My First Kim-Chi
Kimchi is the most famous korean food. It takes a role for Korea what Scotch did for Scotland, and what pizza did for Italy. Next to boiled rice(bab), kimchi is the most important component of a Korean meal. It is spicy and fiery, yet earthy and cool.
I realize I haven’t really told about myself as I’m slow (or is it a habit) to complete this website design. I’m 24 years old who shares same birthday as George Washington, currently working for U.S. Dept. of Agriculture as IT specialist. If you think the title is a bit vague, that’s because I do different things around here—from working on a website to making some SQL queries in databases for those managers who want some statistics. As for my own identity, I was born deaf in Korea and obviously, that made me Korean. However, I was adopted at age three by deaf parents—Wayne and Pam. That would make me Korean-American but there’s something wrong with this picture—I was never raised as a Korean-American but as an American solely. I’ve never heard of a Kim-Chi (a very popular spicy side dish in Korea or in other words, you’re not Korean till you eat one) till I was about 18 years old. My very first meal when I got here in America was a happy meal at McDonald’s. I’m dead serious and not kidding you.
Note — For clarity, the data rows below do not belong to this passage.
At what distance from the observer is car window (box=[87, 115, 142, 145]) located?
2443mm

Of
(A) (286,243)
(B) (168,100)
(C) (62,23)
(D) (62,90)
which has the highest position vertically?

A few hundred happy meals, big macs, and quarter-pound cheeseburgers later, I’ve played every sport that is popular in America—football, little league baseball, soccer, basketball, track/field, and ice hockey. That sounds very American, doesn’t it? I went not to a public school but a deaf institution at Jacksonville, IL. I wouldn’t call it a school because I grew up there since I was 4 years old and my parents graduated from there too. I was the only Asian there for the most part of my life, though there were some Asians but weren’t in the same class with me. So, I grew up being American without having an Asian friend till I get into a college…
It so happened that I know a friend named Christine who was a college student working at my institution and she received free board/room in return. She was dating a guy who was a Korean. Yes, a rare occurence when a white girl actually dates an Asian guy, not the other way around. On my long road trip to Washington, DC, I stopped by her place in Columbus, Ohio. It was during that time when she asked me if I ever ate Kim-Chi. When I said “nope, never”, her eyes practically fell out of her sockets and her jaws dropped. She thought I was kidding! Then slowly, she started to realize that it all made sense. She’d meet my parents back at my old deaf school and that I didn’t have a lot of exposure to other cultures, so there wasn’t a reason or even a chance for me to eat kim-chi. So, she took me out to a small Korean grocery store that was near her apartment the first thing we got out of the doors.
When she opened the jar, a strong smell came out of the can that only said one thing: it’s very spicy. I was afraid I wasn’t going to like it, despite I was a Korean myself but Christine assured me to eat it with rice as it helped the taste or at least make it less spicy. I took the bite, chewed, and shallowed it. My first thought was that it was unlike others I had eaten. It doesn’t have the same spiciness that you would find in hot salsa or eat hot buffalo chicken wings. Because it’s served cold, it’s cool to the touch and after you chewed it, it became spicy but not to the point where you have to run for a water foundation. I took another bite, then another bite and before I know it, I was already halfway through the jar. Christine had to laugh at me–I’m not sure if she’s proud cuz she was the first person to introduce me to kimchi or that she can’t believe I was instantly hooked to the dish. When it was time for me to go back on the road, she was kind enough to wrap the jar in plastic and told me to take it. My first kimchi.